Self-regulation will be critical in governing the rapidly changing landscape of the cryptocurrency industry in order to preserve its autonomous, decentralized nature.
Months after the collapse of the Terra ecosystem that propelled crypto’s market capitalization below $1 trillion, the industry is beginning the long process of rebuilding not only retail trust but also faith in itself. Current market conditions are in part due to structural weaknesses in smart contracts, models and governance processes. This is made evident by the many hacks and exploits that have taken place this year and the ballooning of projects with flawed tokenomics and that are governed through dubious operations.
The implementation of stricter self-regulatory standards will be necessary for the industry to build a sustainable, innovative alternative financial ecosystem. On the other hand, if the industry continues to ignore this problem, it’s certain that external regulators will step in hard, forcing the new system to become centralized in order to comply with legacy rules.
Self-regulation could supercharge the next stage of crypto
Self-regulation in various permutations has been successfully implemented in many industries with government oversight, resulting in more leniency in external regulation.
The advertising industry is a prime example with its implementation of self-initiated standards to protect the data privacy of users. As the internet industry grew in the 2000s, concerns began to emerge over users’ data being used by third parties without consent. The Federal Trade Commission, a United States government agency, proposed online privacy guidelines for the collection and use of users’ data for online behavioral advertising. In response, representatives of the ad industry developed a self-regulatory program based on the FTC’s recommendations. The program included “ad choices” to provide users with more control and autonomy over their data, with the option to opt out of personal targeting.
As a result of continual proactive efforts by the ad industry, they were able to avoid high external regulation and, instead, operate with oversight from the FTC. This relationship, where government and industry align, shows that innovation can be encouraged while also protecting consumer needs.

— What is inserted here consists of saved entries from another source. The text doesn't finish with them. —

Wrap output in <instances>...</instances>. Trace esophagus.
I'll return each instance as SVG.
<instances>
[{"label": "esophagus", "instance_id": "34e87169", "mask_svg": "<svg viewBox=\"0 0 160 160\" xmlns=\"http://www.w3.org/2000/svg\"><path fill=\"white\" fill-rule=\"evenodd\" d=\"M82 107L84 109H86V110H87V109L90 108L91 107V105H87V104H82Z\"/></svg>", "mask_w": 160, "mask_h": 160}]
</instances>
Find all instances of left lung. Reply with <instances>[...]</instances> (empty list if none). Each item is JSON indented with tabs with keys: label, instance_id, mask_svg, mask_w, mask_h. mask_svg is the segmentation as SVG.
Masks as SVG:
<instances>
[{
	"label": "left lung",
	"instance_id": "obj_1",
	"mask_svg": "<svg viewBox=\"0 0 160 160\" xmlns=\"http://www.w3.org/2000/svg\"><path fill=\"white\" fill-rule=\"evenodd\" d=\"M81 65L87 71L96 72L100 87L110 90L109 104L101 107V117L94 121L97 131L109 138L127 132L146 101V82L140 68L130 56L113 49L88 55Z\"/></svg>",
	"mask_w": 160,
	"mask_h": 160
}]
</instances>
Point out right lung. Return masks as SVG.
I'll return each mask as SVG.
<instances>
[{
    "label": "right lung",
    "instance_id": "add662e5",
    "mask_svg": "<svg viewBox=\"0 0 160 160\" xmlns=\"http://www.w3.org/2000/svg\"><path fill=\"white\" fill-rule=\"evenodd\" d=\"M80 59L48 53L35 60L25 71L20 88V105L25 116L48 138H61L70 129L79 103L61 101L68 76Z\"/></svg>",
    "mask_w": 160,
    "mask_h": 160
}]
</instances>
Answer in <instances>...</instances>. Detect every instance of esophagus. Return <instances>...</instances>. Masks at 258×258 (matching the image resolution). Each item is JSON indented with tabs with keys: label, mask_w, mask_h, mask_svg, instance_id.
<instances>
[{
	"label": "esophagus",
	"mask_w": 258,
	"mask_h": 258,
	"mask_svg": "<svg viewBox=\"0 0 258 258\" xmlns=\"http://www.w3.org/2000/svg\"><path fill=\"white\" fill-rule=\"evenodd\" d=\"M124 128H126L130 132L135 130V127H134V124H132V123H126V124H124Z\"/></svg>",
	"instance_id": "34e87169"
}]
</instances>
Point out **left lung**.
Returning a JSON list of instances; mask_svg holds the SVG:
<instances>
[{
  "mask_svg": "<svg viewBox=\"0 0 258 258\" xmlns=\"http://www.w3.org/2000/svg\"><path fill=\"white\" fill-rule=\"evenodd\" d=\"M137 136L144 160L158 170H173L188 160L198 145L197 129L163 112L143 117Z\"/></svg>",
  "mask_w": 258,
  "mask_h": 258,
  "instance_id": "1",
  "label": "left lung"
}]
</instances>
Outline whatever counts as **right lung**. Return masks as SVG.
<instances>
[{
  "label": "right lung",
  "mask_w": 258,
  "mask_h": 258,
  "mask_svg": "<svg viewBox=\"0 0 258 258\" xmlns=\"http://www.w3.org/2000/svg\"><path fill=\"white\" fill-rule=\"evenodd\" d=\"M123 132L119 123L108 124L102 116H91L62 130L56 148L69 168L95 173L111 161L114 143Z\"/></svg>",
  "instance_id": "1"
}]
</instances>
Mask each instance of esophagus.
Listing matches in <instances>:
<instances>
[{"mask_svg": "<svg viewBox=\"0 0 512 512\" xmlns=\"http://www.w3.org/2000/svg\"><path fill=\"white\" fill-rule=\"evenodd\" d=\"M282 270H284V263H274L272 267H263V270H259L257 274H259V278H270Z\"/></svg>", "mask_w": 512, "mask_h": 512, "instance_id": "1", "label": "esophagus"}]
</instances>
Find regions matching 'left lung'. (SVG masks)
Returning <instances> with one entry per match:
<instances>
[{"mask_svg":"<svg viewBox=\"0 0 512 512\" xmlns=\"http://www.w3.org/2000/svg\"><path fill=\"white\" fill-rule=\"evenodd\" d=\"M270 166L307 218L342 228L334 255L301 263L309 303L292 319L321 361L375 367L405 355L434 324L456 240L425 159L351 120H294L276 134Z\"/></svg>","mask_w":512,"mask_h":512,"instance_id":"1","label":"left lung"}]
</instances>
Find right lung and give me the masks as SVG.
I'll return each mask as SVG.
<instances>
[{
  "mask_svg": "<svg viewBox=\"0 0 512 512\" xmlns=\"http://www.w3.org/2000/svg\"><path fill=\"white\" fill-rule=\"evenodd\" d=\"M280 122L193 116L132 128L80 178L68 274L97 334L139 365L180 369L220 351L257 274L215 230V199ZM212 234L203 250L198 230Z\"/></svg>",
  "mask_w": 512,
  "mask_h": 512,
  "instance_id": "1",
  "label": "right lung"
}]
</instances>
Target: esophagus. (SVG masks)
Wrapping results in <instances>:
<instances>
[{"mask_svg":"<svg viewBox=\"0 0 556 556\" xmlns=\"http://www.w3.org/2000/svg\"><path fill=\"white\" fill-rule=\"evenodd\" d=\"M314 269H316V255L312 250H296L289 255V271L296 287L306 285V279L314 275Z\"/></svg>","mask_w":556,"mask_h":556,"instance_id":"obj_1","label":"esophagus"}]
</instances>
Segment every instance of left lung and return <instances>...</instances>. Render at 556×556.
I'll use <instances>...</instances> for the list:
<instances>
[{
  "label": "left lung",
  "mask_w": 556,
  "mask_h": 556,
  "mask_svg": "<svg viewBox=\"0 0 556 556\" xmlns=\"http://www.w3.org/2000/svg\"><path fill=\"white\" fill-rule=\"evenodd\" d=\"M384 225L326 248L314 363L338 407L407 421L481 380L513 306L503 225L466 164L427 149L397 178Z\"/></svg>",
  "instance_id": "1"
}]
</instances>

Without industrywide participation, self-regulation is futile
For the crypto industry to be taken seriously in self-regulation, it would require industrywide participation. A paper published in the American Political Science Review demonstrates that when there is high self-regulatory participation, intervention by pro-regulatory forces is significantly reduced. Meanwhile, pro-regulatory forces dominated 68% of cases where there was no self-regulation. Cases with high participation in the number of companies self-regulating with extensive self-regulatory practices saw pro-regulatory forces drop to 4%.

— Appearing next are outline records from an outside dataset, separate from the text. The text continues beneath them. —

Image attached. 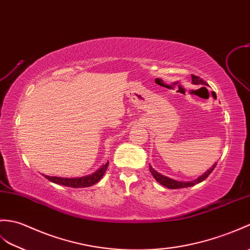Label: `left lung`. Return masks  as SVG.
Here are the masks:
<instances>
[{
  "label": "left lung",
  "mask_w": 250,
  "mask_h": 250,
  "mask_svg": "<svg viewBox=\"0 0 250 250\" xmlns=\"http://www.w3.org/2000/svg\"><path fill=\"white\" fill-rule=\"evenodd\" d=\"M191 83L195 84V85H208L204 80L200 79L199 77H197V75H194L191 74ZM216 164H214L210 169L207 170V172H205L204 175L200 176L199 178H197L196 180H194V181H188V182H183V181H177V180H173V179H170L168 177H165L163 175H161L160 172H158L156 170H154L153 168L151 166H149V169H150V172L152 173L153 178L158 181L160 184L164 185L165 188H170V189H176V188H189V187H193V185L197 184V183H200L204 181V180H206L208 175L214 170V168H215Z\"/></svg>",
  "instance_id": "left-lung-1"
}]
</instances>
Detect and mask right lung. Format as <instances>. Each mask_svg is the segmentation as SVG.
<instances>
[{"label": "right lung", "instance_id": "right-lung-1", "mask_svg": "<svg viewBox=\"0 0 250 250\" xmlns=\"http://www.w3.org/2000/svg\"><path fill=\"white\" fill-rule=\"evenodd\" d=\"M108 166V162L105 164H103L99 169L95 172H92L91 175H87L84 177H79V178H62V177H51V176H44L48 180H50L51 182L63 185V187H68V188H88L91 187V185L96 184L99 180H100L104 173H105L106 169Z\"/></svg>", "mask_w": 250, "mask_h": 250}]
</instances>
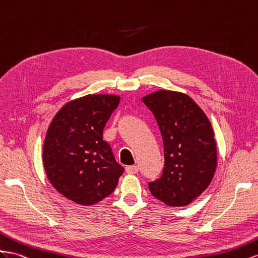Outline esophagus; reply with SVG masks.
<instances>
[{
    "label": "esophagus",
    "mask_w": 258,
    "mask_h": 258,
    "mask_svg": "<svg viewBox=\"0 0 258 258\" xmlns=\"http://www.w3.org/2000/svg\"><path fill=\"white\" fill-rule=\"evenodd\" d=\"M138 170H139V168H138V166H136V165L126 167V172L130 173V175H135V173L138 172Z\"/></svg>",
    "instance_id": "esophagus-1"
}]
</instances>
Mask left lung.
Masks as SVG:
<instances>
[{
	"label": "left lung",
	"instance_id": "8db88e82",
	"mask_svg": "<svg viewBox=\"0 0 258 258\" xmlns=\"http://www.w3.org/2000/svg\"><path fill=\"white\" fill-rule=\"evenodd\" d=\"M142 101L157 121L165 156L162 176L149 182L150 192L169 206L190 204L207 189L216 171L212 124L186 94L159 90Z\"/></svg>",
	"mask_w": 258,
	"mask_h": 258
}]
</instances>
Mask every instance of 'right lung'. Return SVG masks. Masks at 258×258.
Masks as SVG:
<instances>
[{
  "label": "right lung",
  "instance_id": "obj_1",
  "mask_svg": "<svg viewBox=\"0 0 258 258\" xmlns=\"http://www.w3.org/2000/svg\"><path fill=\"white\" fill-rule=\"evenodd\" d=\"M120 97L89 94L66 103L48 126L43 165L52 185L80 205L108 197L122 175L103 130Z\"/></svg>",
  "mask_w": 258,
  "mask_h": 258
}]
</instances>
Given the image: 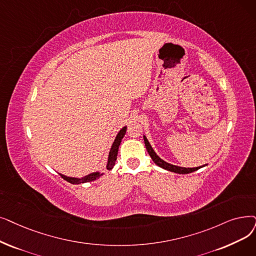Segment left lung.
<instances>
[{
  "label": "left lung",
  "instance_id": "8db88e82",
  "mask_svg": "<svg viewBox=\"0 0 256 256\" xmlns=\"http://www.w3.org/2000/svg\"><path fill=\"white\" fill-rule=\"evenodd\" d=\"M143 139H144V143H146V148L148 150V152L150 154V158L152 159V161L157 164L158 166H160V168L166 170H170V172H176V174H190V172H196L200 168H202L203 166H198V168H181V166H176V165H172L170 163H168L165 162L164 160H162L159 156L154 152V150H152V146L150 144L148 138L146 136H143Z\"/></svg>",
  "mask_w": 256,
  "mask_h": 256
}]
</instances>
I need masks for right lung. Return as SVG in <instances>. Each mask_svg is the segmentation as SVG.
<instances>
[{"label":"right lung","mask_w":256,"mask_h":256,"mask_svg":"<svg viewBox=\"0 0 256 256\" xmlns=\"http://www.w3.org/2000/svg\"><path fill=\"white\" fill-rule=\"evenodd\" d=\"M126 126L122 128L119 130V132L117 134V136H116V138H115V140L113 142V146H112V148H110V150L108 158V164H106V170H110L114 168L115 161L117 159V154H118L119 146H120L122 138H124V135H126ZM60 174L62 176V179L66 180V182H69L71 184H80V183L92 182V181H94L96 179H99V178H100L104 174H100L99 172H92V174H88V176H84L82 178H72V176H66L62 174Z\"/></svg>","instance_id":"right-lung-1"}]
</instances>
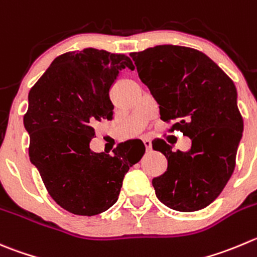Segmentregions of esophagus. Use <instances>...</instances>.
<instances>
[{
  "instance_id": "obj_1",
  "label": "esophagus",
  "mask_w": 257,
  "mask_h": 257,
  "mask_svg": "<svg viewBox=\"0 0 257 257\" xmlns=\"http://www.w3.org/2000/svg\"><path fill=\"white\" fill-rule=\"evenodd\" d=\"M143 144H144V147H146V151L147 152H149L152 149V143H151V141H149V139H143Z\"/></svg>"
}]
</instances>
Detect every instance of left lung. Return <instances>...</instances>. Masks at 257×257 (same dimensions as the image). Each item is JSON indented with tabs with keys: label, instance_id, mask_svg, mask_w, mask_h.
I'll return each mask as SVG.
<instances>
[{
	"label": "left lung",
	"instance_id": "left-lung-1",
	"mask_svg": "<svg viewBox=\"0 0 257 257\" xmlns=\"http://www.w3.org/2000/svg\"><path fill=\"white\" fill-rule=\"evenodd\" d=\"M138 76L159 105V116L172 121L169 132L191 138V149L172 152L166 141L152 142L168 166L152 181L158 200L181 212L207 207L218 197L236 166L243 120L230 76L196 49L158 45L132 52Z\"/></svg>",
	"mask_w": 257,
	"mask_h": 257
}]
</instances>
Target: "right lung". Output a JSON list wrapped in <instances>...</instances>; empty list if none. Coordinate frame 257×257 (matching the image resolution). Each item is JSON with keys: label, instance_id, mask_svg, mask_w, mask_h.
Masks as SVG:
<instances>
[{"label": "right lung", "instance_id": "1", "mask_svg": "<svg viewBox=\"0 0 257 257\" xmlns=\"http://www.w3.org/2000/svg\"><path fill=\"white\" fill-rule=\"evenodd\" d=\"M133 70L124 54L89 47L57 56L29 93L24 124L29 157L61 208L95 216L116 202L123 178L146 152L139 139L119 143L113 156L93 153L94 124L113 119L109 89L119 71Z\"/></svg>", "mask_w": 257, "mask_h": 257}]
</instances>
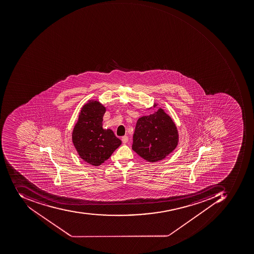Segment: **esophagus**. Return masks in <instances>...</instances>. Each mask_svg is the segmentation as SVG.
<instances>
[{"instance_id":"esophagus-1","label":"esophagus","mask_w":254,"mask_h":254,"mask_svg":"<svg viewBox=\"0 0 254 254\" xmlns=\"http://www.w3.org/2000/svg\"><path fill=\"white\" fill-rule=\"evenodd\" d=\"M122 141H123V144L127 143L128 141V137L125 135V136H123V138H122Z\"/></svg>"}]
</instances>
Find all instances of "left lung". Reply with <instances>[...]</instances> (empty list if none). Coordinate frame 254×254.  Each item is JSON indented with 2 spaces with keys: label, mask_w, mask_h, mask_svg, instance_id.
<instances>
[{
  "label": "left lung",
  "mask_w": 254,
  "mask_h": 254,
  "mask_svg": "<svg viewBox=\"0 0 254 254\" xmlns=\"http://www.w3.org/2000/svg\"><path fill=\"white\" fill-rule=\"evenodd\" d=\"M174 122L163 109L139 118L133 135L132 149L148 162L165 159L178 145Z\"/></svg>",
  "instance_id": "8db88e82"
}]
</instances>
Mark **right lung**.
I'll list each match as a JSON object with an SVG mask.
<instances>
[{
	"label": "right lung",
	"instance_id": "1",
	"mask_svg": "<svg viewBox=\"0 0 254 254\" xmlns=\"http://www.w3.org/2000/svg\"><path fill=\"white\" fill-rule=\"evenodd\" d=\"M106 108L100 102L90 101L83 106L72 132V142L81 159L98 166L107 160L121 140L111 129L102 128Z\"/></svg>",
	"mask_w": 254,
	"mask_h": 254
}]
</instances>
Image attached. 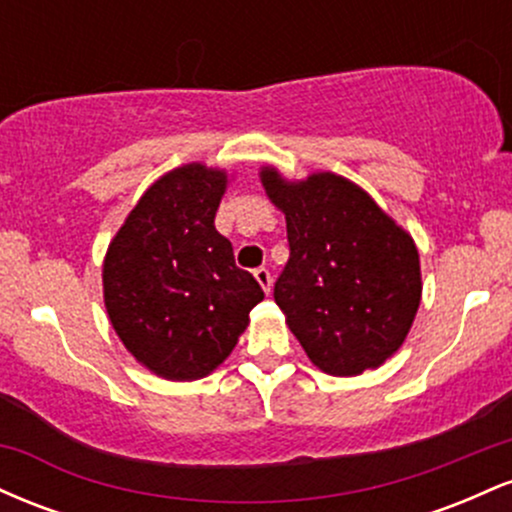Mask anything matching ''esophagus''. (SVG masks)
<instances>
[{
	"instance_id": "1",
	"label": "esophagus",
	"mask_w": 512,
	"mask_h": 512,
	"mask_svg": "<svg viewBox=\"0 0 512 512\" xmlns=\"http://www.w3.org/2000/svg\"><path fill=\"white\" fill-rule=\"evenodd\" d=\"M255 279H257V284L262 286L264 293L272 291V274H269V269H264V267L255 269Z\"/></svg>"
}]
</instances>
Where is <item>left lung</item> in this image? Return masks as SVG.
Instances as JSON below:
<instances>
[{"instance_id": "left-lung-1", "label": "left lung", "mask_w": 512, "mask_h": 512, "mask_svg": "<svg viewBox=\"0 0 512 512\" xmlns=\"http://www.w3.org/2000/svg\"><path fill=\"white\" fill-rule=\"evenodd\" d=\"M269 202L286 216L289 262L274 301L313 366L358 375L397 354L421 303L414 238L344 175L289 180L262 166Z\"/></svg>"}]
</instances>
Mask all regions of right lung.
Instances as JSON below:
<instances>
[{"instance_id":"obj_1","label":"right lung","mask_w":512,"mask_h":512,"mask_svg":"<svg viewBox=\"0 0 512 512\" xmlns=\"http://www.w3.org/2000/svg\"><path fill=\"white\" fill-rule=\"evenodd\" d=\"M231 175L168 170L139 197L103 260V301L125 349L158 378L190 383L236 349L264 293L236 267L214 219Z\"/></svg>"}]
</instances>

Great self-regulation can maintain the values of decentralized finance — such as being permissionless — while still protecting users.
One area where self-regulation will be essential is privacy in DeFi. All individuals deserve privacy over their information as well as their money. However, private financial systems are known to be used by nefarious actors, leading to actions such as the sanctions against Tornado Cash.
An example of a self-regulatory privacy solution would be the creation of opt-in whitelists in private DeFi systems. As a user, you would be able to choose to opt in to one of many possible whitelisting services when depositing and transacting in private DeFi. This means that while you would not be personally identifiable, when you later wanted to send funds to a centralized exchange, or sell your assets, anyone would be able to verify that your funds had previously been registered to a whitelist and that, therefore, your source of funds was not criminal. This whitelist provider could be a centralized exchange, a government organization or an independent third party where you have completed Know Your Customer requirements.
As a user, you can, if you wish, still choose not to register with a whitelist, or to register with a less trusted one. But this would make it difficult to ever prove the source of your funds or move them back into the traditional financial system.
The crypto industry has matured significantly with each cycle, proving its resilience and optimism to evolve. The industry has come together to improve privacy with zero-knowledge proofs, create cheaper and faster options for users through layer-2 solutions and alternative layer-1 blockchains, and compensate users who were victims of hacks and failed projects.
If the industry is to continue driving development roadmaps without undue regulation, autonomy has to be earned. The tide may be beginning to turn as more governments weigh in, as we saw in the sanction of Tornado Cash and the proposed two-year ban on algorithmic stablecoins. While self-regulation may prove challenging to coordinate, in the bigger picture, it reasserts confidence to governing bodies that the industry is taking proactive measures to address its vulnerabilities. It leaves a door open for the possibility of collaborating with regulators to preserve the identity of crypto that drew so many in: financial autonomy and inclusion.
To be sure, these practices may appear to resemble practices in Web2 that implement certain centralizing features. However, the application of these standards by parties invested in the ethos of the industry may be the silver lining that is needed.
Self-regulation will be an important approach toward governing the evolving landscape of the crypto industry. The extent of innovation possible and, inversely, the enforcement of government regulation will be reflected by how well the industry proactively regulates itself. To usher in a new era of sustainable growth shaped by those who truly understand what the crypto industry wants to be and where it is heading, real foundational changes and self-regulation must take priority.
This article is for general information purposes and is not intended to be and should not be taken as legal or investment advice. The views, thoughts, and opinions expressed here are the author’s alone and do not necessarily reflect or represent the views and opinions of Cointelegraph.